* **Descrizione del compito**
Ricopia senza modifiche il passo dell'estratto sul Partito Comunista Italiano che comincia con "Dal mio punto" e prosegue fino a "comunista e stalinista.".

* **Estratto del documento**
Dal mio punto di vista, cioè quello di un giovane italiano ed europeo, la storia del PCI va ricordata come ogni altro avvenimento della politica novecentesca, ma nello stesso tempo condannata per numerosi motivi. La stessa Unione Europea, con una risoluzione dell’Europarlamento del 17 settembre 2019, ha messo sullo stesso piano tutti i regimi e le ideologie totalitaristiche del secolo scorso e ha equiparato la follia nazista a quella comunista e stalinista.

È importante innanzitutto affermare che il Partito Comunista Italiano è nato qualche anno dopo la Rivoluzione d’ottobre, ispirandosi al movimento rivoluzionario guidato dal sovietico Lenin. Inoltre, il PCI si è sciolto nello stesso anno in cui è terminata la storia della famigerata Unione Sovietica. Ebbene, in 70 anni di storia, mai il PCI ha preso le distanze da tante dittature comuniste sviluppatesi in tutto il mondo e che hanno provocato la morte di milioni di persone. Penso all’Unione sovietica (20 milioni di morti), alla Cina (65 milioni di morti) al Vietnam (un milione), alla Corea del Nord (2 milioni), alla Cambogia (2 milioni) all’Europa dell’Est (un milione), all’America Latina (150 000) e all’Africa (un milione e 700 000).

* **Elenco dei dati**
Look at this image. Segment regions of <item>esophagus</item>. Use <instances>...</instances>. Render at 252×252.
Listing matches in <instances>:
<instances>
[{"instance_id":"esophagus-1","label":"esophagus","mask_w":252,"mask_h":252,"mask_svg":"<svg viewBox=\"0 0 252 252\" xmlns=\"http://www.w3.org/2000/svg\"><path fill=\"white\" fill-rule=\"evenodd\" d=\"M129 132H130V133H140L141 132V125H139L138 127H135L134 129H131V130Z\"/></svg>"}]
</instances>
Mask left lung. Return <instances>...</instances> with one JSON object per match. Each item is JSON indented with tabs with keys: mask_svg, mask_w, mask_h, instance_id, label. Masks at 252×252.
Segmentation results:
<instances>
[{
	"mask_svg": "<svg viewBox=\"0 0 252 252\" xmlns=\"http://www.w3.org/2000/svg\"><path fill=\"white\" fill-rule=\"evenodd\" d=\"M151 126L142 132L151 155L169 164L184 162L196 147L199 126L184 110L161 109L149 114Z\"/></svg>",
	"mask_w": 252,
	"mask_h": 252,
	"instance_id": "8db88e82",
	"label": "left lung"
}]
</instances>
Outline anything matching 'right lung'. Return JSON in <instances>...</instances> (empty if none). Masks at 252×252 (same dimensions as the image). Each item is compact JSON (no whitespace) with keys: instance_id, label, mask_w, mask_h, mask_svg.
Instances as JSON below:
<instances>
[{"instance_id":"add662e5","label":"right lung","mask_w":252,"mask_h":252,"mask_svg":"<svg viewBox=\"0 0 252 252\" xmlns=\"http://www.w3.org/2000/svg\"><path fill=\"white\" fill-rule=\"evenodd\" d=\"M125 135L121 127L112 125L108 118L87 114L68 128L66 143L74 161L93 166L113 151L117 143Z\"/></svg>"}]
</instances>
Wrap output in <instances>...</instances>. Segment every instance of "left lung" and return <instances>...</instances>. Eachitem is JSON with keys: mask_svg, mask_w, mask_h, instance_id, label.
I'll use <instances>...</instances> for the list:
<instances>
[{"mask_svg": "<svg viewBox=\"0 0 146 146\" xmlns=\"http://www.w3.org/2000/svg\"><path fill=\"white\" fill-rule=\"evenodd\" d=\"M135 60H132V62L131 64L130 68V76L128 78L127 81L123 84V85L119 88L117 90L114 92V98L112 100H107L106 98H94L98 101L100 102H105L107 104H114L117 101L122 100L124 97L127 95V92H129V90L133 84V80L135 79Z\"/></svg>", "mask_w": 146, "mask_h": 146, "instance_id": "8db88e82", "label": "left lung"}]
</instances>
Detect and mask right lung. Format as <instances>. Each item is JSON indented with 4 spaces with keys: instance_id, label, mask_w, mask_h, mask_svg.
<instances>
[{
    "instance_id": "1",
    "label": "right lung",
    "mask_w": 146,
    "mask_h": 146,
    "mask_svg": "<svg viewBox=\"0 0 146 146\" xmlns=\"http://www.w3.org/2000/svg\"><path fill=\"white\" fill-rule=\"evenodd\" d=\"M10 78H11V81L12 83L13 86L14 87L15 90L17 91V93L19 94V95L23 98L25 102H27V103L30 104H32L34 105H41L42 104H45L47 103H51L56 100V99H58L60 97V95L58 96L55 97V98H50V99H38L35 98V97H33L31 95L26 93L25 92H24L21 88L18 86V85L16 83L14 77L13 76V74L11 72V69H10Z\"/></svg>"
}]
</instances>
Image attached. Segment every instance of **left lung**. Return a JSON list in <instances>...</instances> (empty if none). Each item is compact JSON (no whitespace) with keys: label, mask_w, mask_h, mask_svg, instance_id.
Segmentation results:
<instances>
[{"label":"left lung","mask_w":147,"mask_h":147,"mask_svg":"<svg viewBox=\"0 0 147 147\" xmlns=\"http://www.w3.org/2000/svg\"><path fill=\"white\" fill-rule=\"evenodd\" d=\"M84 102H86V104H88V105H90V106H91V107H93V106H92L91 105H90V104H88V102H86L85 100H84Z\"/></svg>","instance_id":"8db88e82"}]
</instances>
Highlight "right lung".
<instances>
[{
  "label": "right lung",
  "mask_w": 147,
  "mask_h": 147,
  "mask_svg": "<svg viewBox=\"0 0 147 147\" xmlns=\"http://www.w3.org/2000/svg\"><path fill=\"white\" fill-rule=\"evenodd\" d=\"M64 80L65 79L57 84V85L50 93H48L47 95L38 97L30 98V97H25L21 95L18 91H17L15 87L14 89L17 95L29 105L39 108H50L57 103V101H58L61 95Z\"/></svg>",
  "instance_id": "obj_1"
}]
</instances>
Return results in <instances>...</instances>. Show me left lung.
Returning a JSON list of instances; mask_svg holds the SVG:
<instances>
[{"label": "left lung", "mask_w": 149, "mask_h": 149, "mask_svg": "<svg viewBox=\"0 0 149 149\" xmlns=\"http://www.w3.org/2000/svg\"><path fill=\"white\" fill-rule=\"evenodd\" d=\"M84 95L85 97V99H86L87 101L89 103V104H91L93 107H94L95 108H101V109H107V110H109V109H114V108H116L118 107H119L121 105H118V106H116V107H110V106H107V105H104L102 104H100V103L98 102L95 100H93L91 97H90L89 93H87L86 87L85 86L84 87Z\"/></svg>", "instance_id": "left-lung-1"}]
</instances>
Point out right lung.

* **Risultato del compito**
Dal mio punto di vista, cioè quello di un giovane italiano ed europeo, la storia del PCI va ricordata come ogni altro avvenimento della politica novecentesca, ma nello stesso tempo condannata per numerosi motivi. La stessa Unione Europea, con una risoluzione dell’Europarlamento del 17 settembre 2019, ha messo sullo stesso piano tutti i regimi e le ideologie totalitaristiche del secolo scorso e ha equiparato la follia nazista a quella comunista e stalinista.